SET PROBLEM 1 – Based on the OVN upgrade excerpt, explain why restarting the Neutron OVN metadata agents is especially important when upgrading from OVN versions lower than 20.09.
SET PROBLEM 2 – According to the OVN upgrade excerpt, what is the default value of the ovn-central charm's ovsdb-server-election-timer configuration option?
SET PROBLEM 3 – List every command line that the OVN upgrade excerpt gives for running at the command line.

Server ID: 8849 (8849b07b-cc32-47cf-8800-ed89fbc7db94)
Role: follower
Leader: fa7e
Server ID: 50b7 (50b7f34e-b295-4329-8d29-47039f697365)
Role: follower
Leader: fa7e
Server ID: fa7e (fa7e81bb-90e9-4c87-8ce4-cedcd54c6150)
Role: leader
Leader: self
ovn-chassis¶
To upgrade the ovn-chassis application, change the charm’s channel to ‘22.03/stable’ and then select the UCA pocket for OVN 22.03 on Focal:
juju refresh ovn-chassis --channel 22.03/stable
juju config ovn-chassis ovn-source=cloud:focal-ovn-22.03
Once ovn-chassis
units settle in the active/idle
state after the config
change, restart OVN Metadata agents with:
juju exec -a ovn-chassis 'systemctl restart neutron-ovn-metadata-agent'
Note
Restart of Neutron OVN metadata agents is especially important when
upgrading from OVN versions lower than 20.09. These versions used table
Chassis
in SB database for chassis registration whereas newer versions
use Chassis_Private
. Without the service restart, metadata agents will
not re-register in the new database table and Neutron will not be able to
detect these agents.
Neutron¶
To upgrade OVN packages used by neutron, configure the
neutron-api-plugin-ovn
charm to use the overlay repository that contains
the ‘22.03’ release of OVN:
juju config neutron-api-plugin-ovn ovn-source="cloud:focal-ovn-22.03"
Verify: network agents¶
Ensure that all network agents are “alive” and “up”:
openstack network agent list
Sample output:
+---------------+----------------------+---------------+---------------+-------+-------+-------------------------------+
| ID | Agent Type | Host | Avail... Zone | Alive | State | Binary |
+---------------+----------------------+---------------+---------------+-------+-------+-------------------------------+
| xxxx-xxxx-... | OVN Controller agent | xxxx-xxxx-... | | :-) | UP | ovn-controller |
| xxxx-xxxx-... | OVN Metadata agent | xxxx-xxxx-... | | :-) | UP | networking-ovn-metadata-agent |
| xxxx-xxxx-... | OVN Controller agent | xxxx-xxxx-... | | :-) | UP | ovn-controller |
| xxxx-xxxx-... | OVN Metadata agent | xxxx-xxxx-... | | :-) | UP | networking-ovn-metadata-agent |
+---------------+----------------------+---------------+---------------+-------+-------+-------------------------------+
Other resources¶
Raft leader election timeout¶
The Raft leader election timeout is a crucial factor in the upgrade. It is governed by the ovn-central charm’s ovsdb-server-election-timer configuration option, whose default value is ‘4’ (seconds).

INFORMATION SHOWN –
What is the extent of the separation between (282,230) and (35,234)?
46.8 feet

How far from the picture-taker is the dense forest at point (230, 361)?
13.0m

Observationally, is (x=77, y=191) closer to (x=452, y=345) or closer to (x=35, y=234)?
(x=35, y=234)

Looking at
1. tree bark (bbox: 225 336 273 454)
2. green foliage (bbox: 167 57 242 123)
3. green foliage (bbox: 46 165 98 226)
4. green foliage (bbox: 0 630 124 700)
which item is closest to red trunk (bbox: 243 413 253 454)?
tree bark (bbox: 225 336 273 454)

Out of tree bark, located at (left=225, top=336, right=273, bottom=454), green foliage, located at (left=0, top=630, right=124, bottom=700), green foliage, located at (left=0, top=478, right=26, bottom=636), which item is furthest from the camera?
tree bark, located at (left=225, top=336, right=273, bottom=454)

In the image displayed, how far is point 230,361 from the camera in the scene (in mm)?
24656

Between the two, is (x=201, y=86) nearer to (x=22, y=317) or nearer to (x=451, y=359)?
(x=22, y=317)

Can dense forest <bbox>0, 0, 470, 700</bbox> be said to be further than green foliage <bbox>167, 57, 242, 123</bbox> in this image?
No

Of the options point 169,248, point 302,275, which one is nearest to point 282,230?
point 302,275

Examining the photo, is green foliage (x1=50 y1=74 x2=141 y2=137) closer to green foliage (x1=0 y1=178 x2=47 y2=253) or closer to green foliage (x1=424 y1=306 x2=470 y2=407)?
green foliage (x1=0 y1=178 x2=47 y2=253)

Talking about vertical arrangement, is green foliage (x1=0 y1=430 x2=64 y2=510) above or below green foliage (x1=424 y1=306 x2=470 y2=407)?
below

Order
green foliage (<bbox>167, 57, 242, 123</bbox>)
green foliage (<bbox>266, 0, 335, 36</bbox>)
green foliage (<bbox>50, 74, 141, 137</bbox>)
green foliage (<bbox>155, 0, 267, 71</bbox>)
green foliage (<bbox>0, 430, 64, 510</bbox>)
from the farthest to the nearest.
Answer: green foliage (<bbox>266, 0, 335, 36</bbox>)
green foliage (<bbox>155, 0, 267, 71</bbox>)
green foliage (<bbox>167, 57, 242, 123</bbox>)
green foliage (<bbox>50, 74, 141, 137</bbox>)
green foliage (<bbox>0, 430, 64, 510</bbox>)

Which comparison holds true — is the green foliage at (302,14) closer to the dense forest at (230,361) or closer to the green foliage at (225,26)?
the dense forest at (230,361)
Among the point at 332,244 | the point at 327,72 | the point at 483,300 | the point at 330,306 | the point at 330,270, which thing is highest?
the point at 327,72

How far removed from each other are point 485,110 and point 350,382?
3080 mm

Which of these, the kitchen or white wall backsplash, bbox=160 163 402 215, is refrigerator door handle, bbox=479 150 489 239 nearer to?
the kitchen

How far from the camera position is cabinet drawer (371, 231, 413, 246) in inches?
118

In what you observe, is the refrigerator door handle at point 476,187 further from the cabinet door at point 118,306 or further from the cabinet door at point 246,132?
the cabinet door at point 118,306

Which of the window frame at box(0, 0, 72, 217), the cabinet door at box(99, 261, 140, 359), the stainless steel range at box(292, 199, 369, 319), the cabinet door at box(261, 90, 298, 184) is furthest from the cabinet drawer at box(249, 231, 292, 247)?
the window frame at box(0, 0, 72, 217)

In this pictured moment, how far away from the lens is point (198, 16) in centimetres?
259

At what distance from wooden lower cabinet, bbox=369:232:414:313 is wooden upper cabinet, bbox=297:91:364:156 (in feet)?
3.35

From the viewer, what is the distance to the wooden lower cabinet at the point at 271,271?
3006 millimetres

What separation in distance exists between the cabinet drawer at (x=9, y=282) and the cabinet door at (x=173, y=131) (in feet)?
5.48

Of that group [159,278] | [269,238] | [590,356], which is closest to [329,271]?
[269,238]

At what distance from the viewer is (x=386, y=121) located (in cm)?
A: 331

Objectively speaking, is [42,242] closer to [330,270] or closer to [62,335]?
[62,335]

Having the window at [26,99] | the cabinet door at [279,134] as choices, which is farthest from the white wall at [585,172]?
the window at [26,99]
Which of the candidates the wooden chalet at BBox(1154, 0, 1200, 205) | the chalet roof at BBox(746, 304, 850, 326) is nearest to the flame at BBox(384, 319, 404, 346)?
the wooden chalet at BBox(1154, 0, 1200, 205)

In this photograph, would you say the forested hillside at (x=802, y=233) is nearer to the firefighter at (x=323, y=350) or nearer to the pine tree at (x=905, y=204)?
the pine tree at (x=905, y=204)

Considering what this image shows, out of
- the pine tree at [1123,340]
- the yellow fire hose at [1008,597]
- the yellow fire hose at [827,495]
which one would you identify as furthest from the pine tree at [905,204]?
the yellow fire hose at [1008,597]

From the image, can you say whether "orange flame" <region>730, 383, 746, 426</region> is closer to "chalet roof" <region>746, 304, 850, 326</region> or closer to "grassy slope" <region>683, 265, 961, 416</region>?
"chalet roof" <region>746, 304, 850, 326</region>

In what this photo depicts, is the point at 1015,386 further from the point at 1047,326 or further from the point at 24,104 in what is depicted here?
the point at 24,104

FULL ANSWER 1 – OVN versions lower than 20.09 registered chassis in the Chassis table of the SB database, while newer versions use Chassis_Private. Without a service restart, the metadata agents will not re-register in the new table, and Neutron will not be able to detect them.

FULL ANSWER 2 – The default value is '4' (seconds).

FULL ANSWER 3 –
- juju refresh ovn-chassis --channel 22.03/stable
- juju config ovn-chassis ovn-source=cloud:focal-ovn-22.03
- juju exec -a ovn-chassis 'systemctl restart neutron-ovn-metadata-agent'
- juju config neutron-api-plugin-ovn ovn-source="cloud:focal-ovn-22.03"
- openstack network agent list